- [RECORDS SUPPLIED]
## start

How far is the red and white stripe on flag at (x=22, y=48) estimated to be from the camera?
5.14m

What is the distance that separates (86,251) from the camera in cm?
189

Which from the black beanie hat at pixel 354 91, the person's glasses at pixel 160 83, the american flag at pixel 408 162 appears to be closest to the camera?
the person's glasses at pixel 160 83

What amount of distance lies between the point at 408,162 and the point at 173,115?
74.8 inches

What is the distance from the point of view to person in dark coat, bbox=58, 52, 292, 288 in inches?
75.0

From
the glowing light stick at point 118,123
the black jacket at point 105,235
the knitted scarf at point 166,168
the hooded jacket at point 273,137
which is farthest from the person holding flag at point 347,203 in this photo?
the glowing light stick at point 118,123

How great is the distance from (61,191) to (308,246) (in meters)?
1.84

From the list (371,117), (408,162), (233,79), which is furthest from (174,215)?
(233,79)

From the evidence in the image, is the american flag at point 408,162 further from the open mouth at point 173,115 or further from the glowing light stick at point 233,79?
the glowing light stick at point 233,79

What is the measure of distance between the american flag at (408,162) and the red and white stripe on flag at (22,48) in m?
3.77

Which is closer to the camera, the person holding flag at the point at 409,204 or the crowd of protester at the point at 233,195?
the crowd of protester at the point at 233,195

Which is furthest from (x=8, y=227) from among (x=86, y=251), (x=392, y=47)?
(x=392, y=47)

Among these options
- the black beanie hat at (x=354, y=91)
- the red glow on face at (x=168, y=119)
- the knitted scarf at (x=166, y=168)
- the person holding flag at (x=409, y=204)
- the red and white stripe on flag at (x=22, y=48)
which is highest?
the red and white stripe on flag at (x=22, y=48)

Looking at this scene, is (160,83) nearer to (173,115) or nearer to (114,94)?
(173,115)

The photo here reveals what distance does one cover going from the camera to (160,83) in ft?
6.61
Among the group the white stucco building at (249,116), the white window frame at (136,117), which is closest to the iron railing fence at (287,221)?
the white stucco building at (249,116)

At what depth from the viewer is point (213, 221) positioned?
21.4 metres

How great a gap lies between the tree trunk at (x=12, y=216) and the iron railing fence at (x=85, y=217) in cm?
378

## end

- [THE PROBLEM] From the line containing "Which is furthest from (x=8, y=227)" through the closing line of the material above, return every line exactly and omit all others.

- [CORRECT ANSWER]
Which is furthest from (x=8, y=227) from among (x=86, y=251), (x=392, y=47)?
(x=392, y=47)

Among these options
- the black beanie hat at (x=354, y=91)
- the red glow on face at (x=168, y=119)
- the knitted scarf at (x=166, y=168)
- the person holding flag at (x=409, y=204)
- the red and white stripe on flag at (x=22, y=48)
which is highest?
the red and white stripe on flag at (x=22, y=48)

Looking at this scene, is (160,83) nearer to (173,115) or nearer to (114,94)?
(173,115)

The photo here reveals what distance does one cover going from the camera to (160,83) in ft?
6.61
Among the group the white stucco building at (249,116), the white window frame at (136,117), which is closest to the iron railing fence at (287,221)?
the white stucco building at (249,116)

At what depth from the viewer is point (213, 221) positioned?
21.4 metres

How great a gap lies between the tree trunk at (x=12, y=216) and the iron railing fence at (x=85, y=217) in cm?
378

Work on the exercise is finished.